Original poster: dest <dest@xxxxxxxxxxxxx>

Hallo Bart.

about the new subj line - no one on this list can explain what the racing
sparks are and from where they are comin from, so how you can predict the
thing such that you don`t fully understand?
else plz supply a link to Richie Burnett or whatever else page, where
i can read something sensible about it ; )
btw - have you experienced in person something like this racing beauty:

http://www.electricmuseum.com/exhibits/tesla/images/newcoil_B_10_2002.jpg

? there is no any conical or even solenoidal primary, but top load is
a way too small : )

btw 2 - 12 Jul 2005 Steve Coroner (^_^) said, that "FANTC can't do the
plot of the voltage distribution up the resonator when it's excited on
only one of its resonant mode - the algorithm that draws the voltage
profiles has built in the assumption of a spark gap driver that
excites all the modes at once. So the plot is a mix of (mostly) the
two lowest modes, which I believe have totally different profiles."

does this mean that i`m fooled every time when i see a nice, almost
linear 45 deg voltage rise from bottom to top of my secondary,
independently from what form of primary or value of coupling i use?
coz where is then horrible nonlinear voltage distribution with max at
bottom of secondary, that Steve believe is the genuine reason for
racing beauty formation? : )
or this  voltage profile is valid only for uncoupled secondary? can you
wrote a little proggy that would do such plots for any situ? it is not
for "coilers" of course, but maybe you already have it ; )

btw 3 - i downloaded fantc "Updated 12/12/05" - why the heck i can`t
put (or leave) zero value in "DEFINE SECONDARY - Bottom Height" field?
when i do this i get runtime error on line 194 "s_height1 - definition
is missing", but when i enter say 0.001 in there and then change this
value back to zero at once - the program works fine?

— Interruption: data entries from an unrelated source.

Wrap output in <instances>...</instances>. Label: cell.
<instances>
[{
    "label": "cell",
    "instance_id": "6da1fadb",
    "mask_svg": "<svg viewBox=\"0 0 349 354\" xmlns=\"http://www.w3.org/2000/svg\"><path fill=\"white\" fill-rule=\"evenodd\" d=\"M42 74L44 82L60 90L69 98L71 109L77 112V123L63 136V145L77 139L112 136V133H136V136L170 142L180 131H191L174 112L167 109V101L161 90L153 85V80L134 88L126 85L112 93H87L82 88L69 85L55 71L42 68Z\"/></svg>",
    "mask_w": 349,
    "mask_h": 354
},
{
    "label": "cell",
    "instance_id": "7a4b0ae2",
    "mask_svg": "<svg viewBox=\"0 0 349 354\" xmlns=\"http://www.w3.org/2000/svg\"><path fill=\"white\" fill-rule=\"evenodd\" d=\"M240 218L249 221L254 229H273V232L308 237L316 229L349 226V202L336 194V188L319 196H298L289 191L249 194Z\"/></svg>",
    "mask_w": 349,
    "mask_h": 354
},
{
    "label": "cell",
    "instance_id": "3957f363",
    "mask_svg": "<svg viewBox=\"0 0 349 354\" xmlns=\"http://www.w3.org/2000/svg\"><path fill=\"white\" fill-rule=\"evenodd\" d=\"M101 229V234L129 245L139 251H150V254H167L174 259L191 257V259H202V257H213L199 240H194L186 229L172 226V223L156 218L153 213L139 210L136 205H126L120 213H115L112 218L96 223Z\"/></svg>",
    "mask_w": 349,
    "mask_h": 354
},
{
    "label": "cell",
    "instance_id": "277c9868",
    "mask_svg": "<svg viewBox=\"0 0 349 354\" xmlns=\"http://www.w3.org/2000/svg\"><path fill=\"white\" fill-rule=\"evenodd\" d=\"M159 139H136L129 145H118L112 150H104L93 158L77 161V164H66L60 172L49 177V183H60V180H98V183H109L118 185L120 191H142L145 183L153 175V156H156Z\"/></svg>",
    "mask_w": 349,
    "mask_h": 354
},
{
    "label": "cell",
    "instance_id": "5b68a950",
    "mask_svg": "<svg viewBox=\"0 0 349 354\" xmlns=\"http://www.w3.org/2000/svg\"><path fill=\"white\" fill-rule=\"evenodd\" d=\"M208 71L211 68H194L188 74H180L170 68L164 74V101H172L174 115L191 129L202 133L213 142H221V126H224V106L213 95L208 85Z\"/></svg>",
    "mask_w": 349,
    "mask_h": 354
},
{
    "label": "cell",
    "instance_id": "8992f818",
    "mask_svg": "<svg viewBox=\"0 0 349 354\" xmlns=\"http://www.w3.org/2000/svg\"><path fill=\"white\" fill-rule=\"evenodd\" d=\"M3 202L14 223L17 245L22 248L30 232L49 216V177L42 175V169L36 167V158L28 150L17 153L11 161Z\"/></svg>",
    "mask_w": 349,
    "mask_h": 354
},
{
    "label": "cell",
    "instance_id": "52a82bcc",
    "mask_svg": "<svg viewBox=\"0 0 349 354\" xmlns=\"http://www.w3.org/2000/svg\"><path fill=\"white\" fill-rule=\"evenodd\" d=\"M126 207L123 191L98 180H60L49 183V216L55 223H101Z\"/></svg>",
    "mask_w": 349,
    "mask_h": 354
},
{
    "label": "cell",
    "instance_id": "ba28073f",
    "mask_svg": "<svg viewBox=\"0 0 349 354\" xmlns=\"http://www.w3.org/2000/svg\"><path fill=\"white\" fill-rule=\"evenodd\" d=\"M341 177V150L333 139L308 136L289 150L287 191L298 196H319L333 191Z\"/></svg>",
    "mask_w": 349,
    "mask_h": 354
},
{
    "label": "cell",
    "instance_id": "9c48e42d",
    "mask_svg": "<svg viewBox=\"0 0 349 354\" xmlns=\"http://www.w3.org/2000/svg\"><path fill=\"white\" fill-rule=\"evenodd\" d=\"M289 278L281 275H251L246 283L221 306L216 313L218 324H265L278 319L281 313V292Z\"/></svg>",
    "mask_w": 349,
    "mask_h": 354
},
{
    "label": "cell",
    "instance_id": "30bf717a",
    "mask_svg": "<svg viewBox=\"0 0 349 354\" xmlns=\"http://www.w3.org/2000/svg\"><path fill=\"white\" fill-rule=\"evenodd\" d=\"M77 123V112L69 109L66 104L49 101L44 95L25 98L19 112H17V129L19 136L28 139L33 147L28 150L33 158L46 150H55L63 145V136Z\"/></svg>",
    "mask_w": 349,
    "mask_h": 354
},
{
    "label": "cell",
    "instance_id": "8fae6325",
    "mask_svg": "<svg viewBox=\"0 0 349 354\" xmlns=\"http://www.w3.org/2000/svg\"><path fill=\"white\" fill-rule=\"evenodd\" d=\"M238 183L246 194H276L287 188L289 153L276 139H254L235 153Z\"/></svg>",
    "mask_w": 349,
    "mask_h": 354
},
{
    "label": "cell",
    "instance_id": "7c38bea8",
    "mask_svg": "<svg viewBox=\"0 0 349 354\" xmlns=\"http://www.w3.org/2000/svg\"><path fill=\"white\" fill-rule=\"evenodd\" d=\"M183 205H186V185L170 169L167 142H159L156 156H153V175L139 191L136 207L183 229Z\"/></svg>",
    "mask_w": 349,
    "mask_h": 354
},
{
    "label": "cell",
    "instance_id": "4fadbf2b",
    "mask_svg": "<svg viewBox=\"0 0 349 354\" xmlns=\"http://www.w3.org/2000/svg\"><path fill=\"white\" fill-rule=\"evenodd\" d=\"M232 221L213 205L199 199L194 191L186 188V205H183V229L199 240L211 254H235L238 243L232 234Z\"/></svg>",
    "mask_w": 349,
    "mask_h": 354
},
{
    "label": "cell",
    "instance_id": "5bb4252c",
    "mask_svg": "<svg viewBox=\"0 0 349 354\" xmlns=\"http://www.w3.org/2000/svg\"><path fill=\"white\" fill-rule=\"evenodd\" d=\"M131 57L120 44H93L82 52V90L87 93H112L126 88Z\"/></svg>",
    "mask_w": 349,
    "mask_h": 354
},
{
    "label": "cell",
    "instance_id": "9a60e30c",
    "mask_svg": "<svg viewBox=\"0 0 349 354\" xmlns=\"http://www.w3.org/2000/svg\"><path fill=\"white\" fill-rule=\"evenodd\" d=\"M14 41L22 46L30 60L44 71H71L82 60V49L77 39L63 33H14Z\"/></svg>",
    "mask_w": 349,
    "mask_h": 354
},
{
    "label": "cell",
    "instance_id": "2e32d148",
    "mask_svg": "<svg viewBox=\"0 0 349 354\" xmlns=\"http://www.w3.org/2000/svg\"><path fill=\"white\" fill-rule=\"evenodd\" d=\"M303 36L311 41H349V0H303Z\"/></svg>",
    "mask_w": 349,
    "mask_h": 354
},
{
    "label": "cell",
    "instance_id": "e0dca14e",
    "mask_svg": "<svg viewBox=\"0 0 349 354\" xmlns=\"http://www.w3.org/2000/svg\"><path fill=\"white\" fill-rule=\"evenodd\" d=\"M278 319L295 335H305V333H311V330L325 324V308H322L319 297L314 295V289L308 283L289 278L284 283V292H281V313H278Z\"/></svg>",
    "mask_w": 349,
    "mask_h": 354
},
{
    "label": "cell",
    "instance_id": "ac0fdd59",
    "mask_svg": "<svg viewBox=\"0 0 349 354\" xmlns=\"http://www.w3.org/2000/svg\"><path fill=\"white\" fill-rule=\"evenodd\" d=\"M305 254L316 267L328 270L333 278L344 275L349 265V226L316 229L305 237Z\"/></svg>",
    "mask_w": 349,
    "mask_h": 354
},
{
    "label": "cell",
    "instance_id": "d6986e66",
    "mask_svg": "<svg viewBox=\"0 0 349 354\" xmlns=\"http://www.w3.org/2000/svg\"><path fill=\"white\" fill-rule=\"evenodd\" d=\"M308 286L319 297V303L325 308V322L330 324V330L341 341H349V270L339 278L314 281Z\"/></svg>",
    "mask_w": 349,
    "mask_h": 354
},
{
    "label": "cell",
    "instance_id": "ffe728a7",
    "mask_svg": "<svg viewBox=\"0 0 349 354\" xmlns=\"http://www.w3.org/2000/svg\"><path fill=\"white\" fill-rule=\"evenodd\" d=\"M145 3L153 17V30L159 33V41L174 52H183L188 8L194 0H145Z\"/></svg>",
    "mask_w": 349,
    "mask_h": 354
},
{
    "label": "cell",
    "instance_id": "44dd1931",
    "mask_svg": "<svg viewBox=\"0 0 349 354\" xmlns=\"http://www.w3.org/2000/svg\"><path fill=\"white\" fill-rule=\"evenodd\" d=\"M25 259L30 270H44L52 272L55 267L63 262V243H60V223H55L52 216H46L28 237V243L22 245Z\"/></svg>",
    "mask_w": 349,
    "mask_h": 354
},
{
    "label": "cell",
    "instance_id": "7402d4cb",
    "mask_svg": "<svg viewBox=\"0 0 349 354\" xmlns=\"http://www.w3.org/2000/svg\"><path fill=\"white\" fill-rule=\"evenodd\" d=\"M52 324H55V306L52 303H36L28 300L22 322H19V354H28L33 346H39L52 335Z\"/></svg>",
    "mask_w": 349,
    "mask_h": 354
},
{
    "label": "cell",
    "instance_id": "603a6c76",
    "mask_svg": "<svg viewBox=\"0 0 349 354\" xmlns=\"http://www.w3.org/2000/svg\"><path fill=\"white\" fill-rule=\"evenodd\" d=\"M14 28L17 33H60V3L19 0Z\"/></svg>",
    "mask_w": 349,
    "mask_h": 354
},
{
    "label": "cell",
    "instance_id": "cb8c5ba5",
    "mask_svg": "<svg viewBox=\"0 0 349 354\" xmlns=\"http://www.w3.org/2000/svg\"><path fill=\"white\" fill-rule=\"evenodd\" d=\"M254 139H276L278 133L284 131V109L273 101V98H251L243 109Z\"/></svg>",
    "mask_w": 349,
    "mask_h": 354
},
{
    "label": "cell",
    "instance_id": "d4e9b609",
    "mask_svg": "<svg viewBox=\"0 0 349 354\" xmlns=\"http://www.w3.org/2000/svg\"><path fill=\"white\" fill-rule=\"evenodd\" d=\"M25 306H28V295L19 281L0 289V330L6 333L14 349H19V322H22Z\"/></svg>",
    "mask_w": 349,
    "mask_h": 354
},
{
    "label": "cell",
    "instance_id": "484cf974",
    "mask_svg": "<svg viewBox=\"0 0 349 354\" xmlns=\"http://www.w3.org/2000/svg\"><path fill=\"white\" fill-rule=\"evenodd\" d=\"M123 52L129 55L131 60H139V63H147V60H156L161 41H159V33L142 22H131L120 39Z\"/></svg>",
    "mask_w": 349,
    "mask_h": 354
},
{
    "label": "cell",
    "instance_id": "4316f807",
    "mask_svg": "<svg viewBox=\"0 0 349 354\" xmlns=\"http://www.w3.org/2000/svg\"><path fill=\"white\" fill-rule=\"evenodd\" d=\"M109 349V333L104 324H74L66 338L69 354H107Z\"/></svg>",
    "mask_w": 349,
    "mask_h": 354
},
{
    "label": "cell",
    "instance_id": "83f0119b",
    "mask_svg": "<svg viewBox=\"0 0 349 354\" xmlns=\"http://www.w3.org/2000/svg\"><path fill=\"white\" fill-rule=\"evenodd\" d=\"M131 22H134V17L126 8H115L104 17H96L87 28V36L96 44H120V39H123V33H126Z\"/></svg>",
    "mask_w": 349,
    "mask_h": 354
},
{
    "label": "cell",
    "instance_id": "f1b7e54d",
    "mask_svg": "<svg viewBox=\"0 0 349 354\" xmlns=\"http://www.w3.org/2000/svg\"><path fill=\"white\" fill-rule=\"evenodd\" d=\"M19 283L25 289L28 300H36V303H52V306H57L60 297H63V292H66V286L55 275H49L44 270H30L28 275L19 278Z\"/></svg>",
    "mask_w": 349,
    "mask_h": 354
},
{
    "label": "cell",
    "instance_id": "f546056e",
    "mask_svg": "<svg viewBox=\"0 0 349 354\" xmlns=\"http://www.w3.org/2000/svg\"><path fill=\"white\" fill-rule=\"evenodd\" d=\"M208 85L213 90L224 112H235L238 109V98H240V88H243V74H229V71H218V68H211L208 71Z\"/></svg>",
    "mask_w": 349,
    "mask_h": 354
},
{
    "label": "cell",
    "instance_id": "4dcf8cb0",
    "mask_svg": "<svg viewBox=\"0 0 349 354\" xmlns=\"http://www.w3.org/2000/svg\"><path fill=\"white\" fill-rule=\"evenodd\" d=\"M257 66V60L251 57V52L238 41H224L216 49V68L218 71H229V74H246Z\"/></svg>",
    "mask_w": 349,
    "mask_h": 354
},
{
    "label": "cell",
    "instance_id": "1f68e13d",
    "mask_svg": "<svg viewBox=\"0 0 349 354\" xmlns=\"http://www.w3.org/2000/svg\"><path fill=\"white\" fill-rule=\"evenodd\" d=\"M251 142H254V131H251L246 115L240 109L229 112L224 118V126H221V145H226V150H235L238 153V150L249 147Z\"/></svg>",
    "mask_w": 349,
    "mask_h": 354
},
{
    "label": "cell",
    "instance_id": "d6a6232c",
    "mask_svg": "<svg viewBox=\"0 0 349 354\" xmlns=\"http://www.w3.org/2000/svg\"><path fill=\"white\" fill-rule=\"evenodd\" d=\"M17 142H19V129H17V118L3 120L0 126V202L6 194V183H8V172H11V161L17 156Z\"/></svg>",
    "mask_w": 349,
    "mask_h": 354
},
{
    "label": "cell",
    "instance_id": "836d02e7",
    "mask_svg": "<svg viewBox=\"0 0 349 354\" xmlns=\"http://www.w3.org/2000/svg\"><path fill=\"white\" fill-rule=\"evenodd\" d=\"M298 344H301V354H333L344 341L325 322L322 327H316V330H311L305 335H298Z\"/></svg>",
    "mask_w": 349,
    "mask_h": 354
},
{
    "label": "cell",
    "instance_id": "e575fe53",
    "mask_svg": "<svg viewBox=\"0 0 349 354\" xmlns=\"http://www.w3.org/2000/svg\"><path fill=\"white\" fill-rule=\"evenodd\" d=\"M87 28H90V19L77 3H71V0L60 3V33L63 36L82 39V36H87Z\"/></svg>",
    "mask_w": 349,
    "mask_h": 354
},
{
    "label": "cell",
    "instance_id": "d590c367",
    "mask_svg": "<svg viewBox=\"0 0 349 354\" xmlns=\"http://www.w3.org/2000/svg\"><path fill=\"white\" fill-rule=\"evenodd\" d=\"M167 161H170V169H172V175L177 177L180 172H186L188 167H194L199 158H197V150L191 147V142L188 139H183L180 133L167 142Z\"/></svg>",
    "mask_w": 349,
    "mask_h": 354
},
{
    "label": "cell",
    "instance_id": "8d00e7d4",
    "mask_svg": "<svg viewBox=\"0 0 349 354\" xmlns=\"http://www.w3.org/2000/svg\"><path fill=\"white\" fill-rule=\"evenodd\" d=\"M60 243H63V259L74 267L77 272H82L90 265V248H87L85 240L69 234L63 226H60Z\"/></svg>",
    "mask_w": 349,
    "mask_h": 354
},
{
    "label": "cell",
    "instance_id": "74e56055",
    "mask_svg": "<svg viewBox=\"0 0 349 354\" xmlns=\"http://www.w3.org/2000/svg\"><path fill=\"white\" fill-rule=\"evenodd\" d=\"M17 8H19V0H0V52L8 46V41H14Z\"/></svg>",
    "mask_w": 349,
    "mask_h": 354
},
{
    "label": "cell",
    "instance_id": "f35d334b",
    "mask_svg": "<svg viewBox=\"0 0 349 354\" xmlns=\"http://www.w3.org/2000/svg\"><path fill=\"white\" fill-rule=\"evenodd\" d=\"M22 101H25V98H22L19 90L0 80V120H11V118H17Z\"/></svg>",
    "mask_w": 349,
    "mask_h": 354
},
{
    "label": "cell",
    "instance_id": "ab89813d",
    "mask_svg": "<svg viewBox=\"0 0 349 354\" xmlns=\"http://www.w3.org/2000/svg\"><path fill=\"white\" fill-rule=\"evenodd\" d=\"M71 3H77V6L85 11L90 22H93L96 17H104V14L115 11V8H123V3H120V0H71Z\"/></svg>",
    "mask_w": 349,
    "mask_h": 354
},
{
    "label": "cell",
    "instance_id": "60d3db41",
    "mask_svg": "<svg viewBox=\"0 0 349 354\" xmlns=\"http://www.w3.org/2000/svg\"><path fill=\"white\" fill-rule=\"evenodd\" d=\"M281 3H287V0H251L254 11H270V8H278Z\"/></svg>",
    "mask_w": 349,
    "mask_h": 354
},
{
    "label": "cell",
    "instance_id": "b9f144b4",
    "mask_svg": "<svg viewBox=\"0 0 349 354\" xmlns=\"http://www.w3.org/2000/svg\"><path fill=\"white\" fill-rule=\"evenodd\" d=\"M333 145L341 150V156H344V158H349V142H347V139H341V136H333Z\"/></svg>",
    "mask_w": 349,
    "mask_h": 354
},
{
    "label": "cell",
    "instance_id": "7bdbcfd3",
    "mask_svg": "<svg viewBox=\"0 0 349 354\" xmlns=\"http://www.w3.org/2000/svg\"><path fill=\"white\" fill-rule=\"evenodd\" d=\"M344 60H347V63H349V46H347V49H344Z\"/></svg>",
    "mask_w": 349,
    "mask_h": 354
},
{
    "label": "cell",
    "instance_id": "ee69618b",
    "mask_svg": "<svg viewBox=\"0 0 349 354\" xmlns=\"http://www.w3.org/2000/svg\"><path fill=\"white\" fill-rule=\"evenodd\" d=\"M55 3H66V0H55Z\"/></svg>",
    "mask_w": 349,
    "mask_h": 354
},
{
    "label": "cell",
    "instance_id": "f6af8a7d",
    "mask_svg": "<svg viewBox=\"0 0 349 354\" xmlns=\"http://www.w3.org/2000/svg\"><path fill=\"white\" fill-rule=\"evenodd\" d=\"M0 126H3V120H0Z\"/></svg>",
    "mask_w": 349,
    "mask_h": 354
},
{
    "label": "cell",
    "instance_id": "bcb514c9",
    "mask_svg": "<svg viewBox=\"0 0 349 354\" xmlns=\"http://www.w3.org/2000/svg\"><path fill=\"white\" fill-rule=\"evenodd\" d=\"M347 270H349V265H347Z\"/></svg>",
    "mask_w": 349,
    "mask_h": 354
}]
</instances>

> Original poster: "Barton B. Anderson" <bartb@xxxxxxxxxxxxxxxx>

> I agree, coupling is easy to measure and the AC current method has
> always been my choice. 2 DMM's are helpful (V and I concentric
> readings). But John mentioned some inaccuracy with higher k coils. I
> can't verify it easily, but if there's a concern, then calculating it
> should resolve any concern.

can you (or John) supply any physical explanation of why high k is
different from low k - in principle, or what the reason for such
innaccuracy anyway?

-----
You would need tens of MV to break 1/4" acrylic.